Bielorussia. Fallisce nuovamente la “rivoluzione colorata”

La Bielorussia di Lukashenko prosegue il cammino all’insegna della sovranità nazionale e redistribuizione del reddito. L’opposizione ricorre alla piazza per nascondere la propria sconfitta.

Come prevedibile il presidente Lukashenko ha trionfato per la quarta volta le elezioni presidenziali in Bielorussia, la sua vittoria ci dice molto, soprattutto nei numeri francamente umilianti per i candidati di opposizione. Lukashenko e alleati (fra cui si annovera il Partito Comunista Bielorusso) ottengono il 79,6% dei consensi mentre nessuno dei 9 candidati alternativi sfonda la soglia del 4%, la partecipazione al voto è stata superiore al 90%, la percentuale più alta di tutto il continente eurasiatico.

L’opposizione ha tentato però la carta della piazza e della delegittimazione del voto, manifestanti hanno tentato di assaltare la sede del governo, nella pretesa dell’annullamento del voto, secondo le autorità sono 600 i fermati a seguito degli scontri fra cui due candidati presidenziali; in serata il presidente confermato ha annunciato che nei prossimi giorni verranno resi pubblici documenti che comprovano gli appoggi internazionali di paesi europei ai disordini così come la loro premeditazione, un sito web che ironicamente si chiamerà wikileaks bielorussa offrirà tutti i documenti raccolti in questi mesi dai servizi segreti su appoggi e preparativi per la destabilizzazione del voto. Una nota di colore l’hanno data alcune agenzia stampa europee che in occasione dei disordini hanno iniziato a parlare di sollevazione popolare e di fuga da Minsk del presidente Lukashenko, questo per non lasciare dubbi sulla farsa e sui suoi mandanti… Del resto gli stessi osservatori internazionali hanno assunto posizioni opposte, quelli procedenti dai paesi extraeuropei hanno certificato la regolarità del voto e degli scrutini mentre quelli dell’OCSE hanno gettato benzina sul fuoco denunciando non tanto irregolarità quanto “metodi non conformi”.

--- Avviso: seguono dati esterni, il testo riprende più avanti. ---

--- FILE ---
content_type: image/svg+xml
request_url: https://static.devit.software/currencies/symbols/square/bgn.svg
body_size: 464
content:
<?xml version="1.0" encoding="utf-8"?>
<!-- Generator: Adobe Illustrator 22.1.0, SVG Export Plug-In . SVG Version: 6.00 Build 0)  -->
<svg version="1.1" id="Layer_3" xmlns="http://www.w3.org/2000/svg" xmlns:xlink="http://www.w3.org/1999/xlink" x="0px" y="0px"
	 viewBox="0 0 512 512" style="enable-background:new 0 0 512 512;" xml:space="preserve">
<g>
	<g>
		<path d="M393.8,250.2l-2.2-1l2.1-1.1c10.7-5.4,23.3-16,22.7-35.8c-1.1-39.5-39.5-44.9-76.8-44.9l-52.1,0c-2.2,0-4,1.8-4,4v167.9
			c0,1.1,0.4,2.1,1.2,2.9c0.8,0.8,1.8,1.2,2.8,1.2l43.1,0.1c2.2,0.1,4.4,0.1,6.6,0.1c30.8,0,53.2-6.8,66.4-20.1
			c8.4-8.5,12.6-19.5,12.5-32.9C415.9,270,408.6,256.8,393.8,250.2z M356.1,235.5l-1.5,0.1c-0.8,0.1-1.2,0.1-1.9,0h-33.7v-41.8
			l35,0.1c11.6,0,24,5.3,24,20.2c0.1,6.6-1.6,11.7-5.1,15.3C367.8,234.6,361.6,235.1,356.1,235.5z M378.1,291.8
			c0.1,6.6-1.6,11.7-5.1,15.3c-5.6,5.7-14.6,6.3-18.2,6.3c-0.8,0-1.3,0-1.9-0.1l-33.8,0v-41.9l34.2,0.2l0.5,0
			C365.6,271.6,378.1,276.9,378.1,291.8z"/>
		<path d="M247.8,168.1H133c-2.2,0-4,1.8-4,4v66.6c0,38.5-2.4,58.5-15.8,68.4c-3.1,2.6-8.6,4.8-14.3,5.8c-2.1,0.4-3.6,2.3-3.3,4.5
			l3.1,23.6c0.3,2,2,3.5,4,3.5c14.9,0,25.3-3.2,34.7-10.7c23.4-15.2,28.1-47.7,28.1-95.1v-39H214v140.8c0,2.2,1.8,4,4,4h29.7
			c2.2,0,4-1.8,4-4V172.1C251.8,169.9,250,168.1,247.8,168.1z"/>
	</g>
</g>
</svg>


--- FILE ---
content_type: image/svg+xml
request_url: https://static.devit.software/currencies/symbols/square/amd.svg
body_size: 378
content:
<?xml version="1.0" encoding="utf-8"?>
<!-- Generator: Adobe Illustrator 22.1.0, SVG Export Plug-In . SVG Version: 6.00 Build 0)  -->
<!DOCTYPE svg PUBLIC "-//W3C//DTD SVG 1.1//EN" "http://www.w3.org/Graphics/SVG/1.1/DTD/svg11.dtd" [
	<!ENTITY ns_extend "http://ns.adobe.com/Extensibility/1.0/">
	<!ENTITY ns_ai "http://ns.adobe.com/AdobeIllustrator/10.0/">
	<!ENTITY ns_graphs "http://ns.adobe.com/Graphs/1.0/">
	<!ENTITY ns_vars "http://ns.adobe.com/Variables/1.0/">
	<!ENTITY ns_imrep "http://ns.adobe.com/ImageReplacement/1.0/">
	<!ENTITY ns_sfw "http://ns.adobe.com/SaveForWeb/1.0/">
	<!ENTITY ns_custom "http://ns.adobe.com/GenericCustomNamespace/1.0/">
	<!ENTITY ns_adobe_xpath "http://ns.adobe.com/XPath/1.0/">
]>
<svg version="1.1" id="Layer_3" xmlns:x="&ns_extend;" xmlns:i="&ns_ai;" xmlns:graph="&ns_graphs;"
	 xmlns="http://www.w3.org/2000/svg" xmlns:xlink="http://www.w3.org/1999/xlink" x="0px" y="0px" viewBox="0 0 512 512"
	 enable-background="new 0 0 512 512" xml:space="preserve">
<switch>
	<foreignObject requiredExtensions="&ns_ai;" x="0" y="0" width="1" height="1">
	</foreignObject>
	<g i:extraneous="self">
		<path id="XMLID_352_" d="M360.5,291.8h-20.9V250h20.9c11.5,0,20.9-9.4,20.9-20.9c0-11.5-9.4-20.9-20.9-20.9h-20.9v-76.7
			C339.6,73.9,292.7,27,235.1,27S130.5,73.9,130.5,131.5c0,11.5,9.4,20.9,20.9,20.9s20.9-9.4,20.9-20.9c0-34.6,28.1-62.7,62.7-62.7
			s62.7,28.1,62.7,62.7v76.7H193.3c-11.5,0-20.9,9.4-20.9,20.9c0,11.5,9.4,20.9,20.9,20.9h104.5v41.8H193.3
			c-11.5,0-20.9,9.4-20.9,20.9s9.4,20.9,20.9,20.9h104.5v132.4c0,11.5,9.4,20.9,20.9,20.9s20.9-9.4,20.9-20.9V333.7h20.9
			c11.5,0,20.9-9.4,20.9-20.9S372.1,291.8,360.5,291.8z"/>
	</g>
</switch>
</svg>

Può apparire singolare che un presidente venga riconfermato con percentuale di voti così alta, che le opposizioni filo occidentali non siano riuscite a presentarsi unite e che il secondo candidato più votato di Lukashenko sia fermo a un ridicolo 2,6% dei consensi… ma il popolo bielorusso ha già avuto modo di assaggiare il frutto marcio del capitalismo col suo primo presidente Shushkevich che affossò l’economia nei suoi quattro anni di governo privatizzando e svendendo ai capitali occidentali le risorse del paese, il popolo bielorusso che subì la disgregazione dell’URSS ricorse ai ripari individuando in Lukashenko un leader che potesse ricostruire il paese su basi socialiste partendo dalla nazionalizzazione dei gioielli di famiglia precedentemente ceduti e strategici per la sovranità e il rilancio dell’economia. In questi sedici anni la guida politica della coalizione di sinistra che vede il partito comunista bielorusso in prima linea nelle scelte sociali ed economiche del paese ha prodotto una redistribuzione del reddito che fanno della Bielorussia la Repubblica ex sovietica con gli standard più alti e qualificati di vita.

Sul piano internazionale la Bielorussia si pone come partnet strategico di Mosca con la quale ha recentemente consolidato un’unione doganale assieme al Kazakistan, la partnership per quanto solida è soggetta a pressioni di varia natura da parte di Mosca che vorrebbe riconosciuto il proprio ruolo egemone e trattare con Minsk in equilibrio non paritetico; anche recentemente frizioni fra i due paesi sono state in merito al prezzo delle forniture di gas, rientrate a fronte di accordi strategici in campo militare e tecnologico.

La Bielorussia in questi anni ha svolto anche un ruolo importante a fianco dei paesi dell’Alleanza Bolivariana (Cuba, Venezuela, Bolivia, Nica.), rafforzando i legami politici e commerciali; recentemente Minsk ha avviato l’interlocuzione per entrare nell’Org. di Coop. di Shanghai, e già da qualche hanno svolge un ruolo strategico in seno al Trattato di Sicurezza Collettivo (TSC) assieme a molti altri paesi exURSS che stanno cercando di controbilanciare l’espansionismo della NATO a est. E’ ovvio che le agitazioni di piazza nascono in primis dagli interessi geopolitici che Minsk sta minacciando col suo ruolo di stato sovrano e percursore di un mondo multipolare che contrasta nettamente con quelli dell’imperialismo occidentale.